Friday, February 01, 2013

Fall From Grace

Both secular and religious news outlets are abuzz today with the that retired Cardinal Roger Mahony and Bishop Thomas Curry have been relieved of public duty as a result of their involvement in the sexual abuse cover up in the Archdiocese of Los Angeles. Released, too, on a website operated by the Archdiocese are the clergy files of those priests involved in the $660 million dollar settlement reached in 2007.

I have read through many of the documents and I can say, simply, that they serve as a monument to a clerical culture that would put the institutional church over the best interest of the individuals it exists to serve. The documents serve, in short, as a testimony to how far we fall from grace when we devise tactics to evade the truth of our misdeeds rather than seeking transparency.

There is no silver lining to this latest chapter in the Church's story. Reading the personal accounts of men and women who suffered abuse at the hands of priests defies response. When I read that those involved were"naive at the time about the effectiveness of treatment for abusers and the impact on victims" I feel a knot in my stomach: reading the harrowing personal accounts of abuse, I simply cannot believe that church officials failed to grasp how dire the situation was. I am, sadly, confident that they did understand the seriousness and chose to do nothing, hoping that it would blow over eventually. Instead, the maelstrom has only grown in strength and, in the wake of the storm, few lives remain untouched.

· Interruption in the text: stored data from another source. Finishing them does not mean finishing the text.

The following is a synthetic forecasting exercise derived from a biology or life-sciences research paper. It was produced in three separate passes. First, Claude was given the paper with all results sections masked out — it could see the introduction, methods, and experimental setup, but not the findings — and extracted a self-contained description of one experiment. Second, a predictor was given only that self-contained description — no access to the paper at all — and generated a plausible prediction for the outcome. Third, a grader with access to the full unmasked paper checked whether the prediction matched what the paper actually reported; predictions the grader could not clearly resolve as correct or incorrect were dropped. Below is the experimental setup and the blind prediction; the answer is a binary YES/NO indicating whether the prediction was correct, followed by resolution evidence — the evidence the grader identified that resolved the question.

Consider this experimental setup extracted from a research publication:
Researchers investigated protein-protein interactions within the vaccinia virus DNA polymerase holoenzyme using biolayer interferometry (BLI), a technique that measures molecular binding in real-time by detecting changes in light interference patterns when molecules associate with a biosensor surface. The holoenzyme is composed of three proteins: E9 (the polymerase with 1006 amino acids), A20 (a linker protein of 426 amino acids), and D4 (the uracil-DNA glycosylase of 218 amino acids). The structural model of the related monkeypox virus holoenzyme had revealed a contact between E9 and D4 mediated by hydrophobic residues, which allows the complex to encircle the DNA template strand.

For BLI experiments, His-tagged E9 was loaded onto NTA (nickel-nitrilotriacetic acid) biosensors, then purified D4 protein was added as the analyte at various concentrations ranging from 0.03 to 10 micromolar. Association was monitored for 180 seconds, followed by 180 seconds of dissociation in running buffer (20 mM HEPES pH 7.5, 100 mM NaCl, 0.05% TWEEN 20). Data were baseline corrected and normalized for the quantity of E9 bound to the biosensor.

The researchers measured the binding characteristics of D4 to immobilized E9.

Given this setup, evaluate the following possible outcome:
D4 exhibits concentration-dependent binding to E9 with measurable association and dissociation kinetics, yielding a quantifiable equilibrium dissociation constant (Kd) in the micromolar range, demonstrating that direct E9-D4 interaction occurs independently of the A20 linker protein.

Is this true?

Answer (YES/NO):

I have respected Cardinal Mahony for his prophetic witness on immigration reform. While his "sin of omission" does not erase the good that he has done, it has left a permanent blight upon his and his record as the shepherd of his flock. No longer able to work as a public minister, our Church and our nation has lost a powerful voice for those who have no voice in this country. He, however, provides a tragic reminder of the cost of grasping, too late, the severity of the issue of the abuse of minors and the inevitable consequences of deceit and evasion: broken lives and hearts and a compromised ability to share the Good News. That said, his final words on his blog say the only words that remain for him to say: "I am sorry." These words will not erase the past or take away the scars but, perhaps with grace and time, be the site where those who have been victimized and who continue to suffer will one day be able to say, "I forgive you."

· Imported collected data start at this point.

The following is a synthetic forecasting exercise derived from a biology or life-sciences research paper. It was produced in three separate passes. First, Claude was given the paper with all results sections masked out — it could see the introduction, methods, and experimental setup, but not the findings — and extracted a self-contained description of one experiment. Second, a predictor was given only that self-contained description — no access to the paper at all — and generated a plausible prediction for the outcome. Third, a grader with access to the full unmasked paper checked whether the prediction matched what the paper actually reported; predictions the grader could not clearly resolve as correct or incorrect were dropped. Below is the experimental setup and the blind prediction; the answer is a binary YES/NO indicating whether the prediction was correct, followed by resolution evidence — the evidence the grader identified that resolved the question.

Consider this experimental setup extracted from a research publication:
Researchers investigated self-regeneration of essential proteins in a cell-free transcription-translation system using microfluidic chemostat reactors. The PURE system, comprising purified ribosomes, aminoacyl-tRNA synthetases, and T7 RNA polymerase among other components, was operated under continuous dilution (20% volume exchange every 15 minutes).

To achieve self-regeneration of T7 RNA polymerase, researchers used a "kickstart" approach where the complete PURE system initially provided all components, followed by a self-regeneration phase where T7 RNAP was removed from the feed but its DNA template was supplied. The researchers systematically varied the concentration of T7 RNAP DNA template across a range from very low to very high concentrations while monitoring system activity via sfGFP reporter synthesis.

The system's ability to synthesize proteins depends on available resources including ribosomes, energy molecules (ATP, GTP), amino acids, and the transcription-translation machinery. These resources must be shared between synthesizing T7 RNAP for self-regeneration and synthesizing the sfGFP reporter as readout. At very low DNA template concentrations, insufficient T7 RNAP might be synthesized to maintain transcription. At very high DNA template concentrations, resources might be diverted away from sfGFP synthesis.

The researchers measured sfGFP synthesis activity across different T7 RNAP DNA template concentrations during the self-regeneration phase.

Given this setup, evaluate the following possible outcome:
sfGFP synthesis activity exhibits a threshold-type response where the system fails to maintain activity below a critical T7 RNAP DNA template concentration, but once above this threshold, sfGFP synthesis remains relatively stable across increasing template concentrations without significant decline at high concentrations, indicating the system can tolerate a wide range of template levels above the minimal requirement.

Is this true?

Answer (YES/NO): NO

Karl Rahner, almost sixty years ago, described the history of theology as "no means just the history of the progress of doctrine, but also a history of forgetting...". Today, the Church must modify this and say, instead, a history of asking forgiveness. There is much to celebrate in the Church, of this there is no question. Yet where we have failed to live up to our witness as women and men enlivened by the Good News of Jesus Christ and in, under the cover of his name, used or abused others...we must ask forgiveness. Pope John Paul II began this in 2000 with an apology for the Church's sins. Let us be grateful, Church, for all that we have done and for all that we have failed to do, for all the ways we have not lived up to our calling as the People of God, let us say, "We are sorry" and pray for the grace and healing that can only come from forgiveness.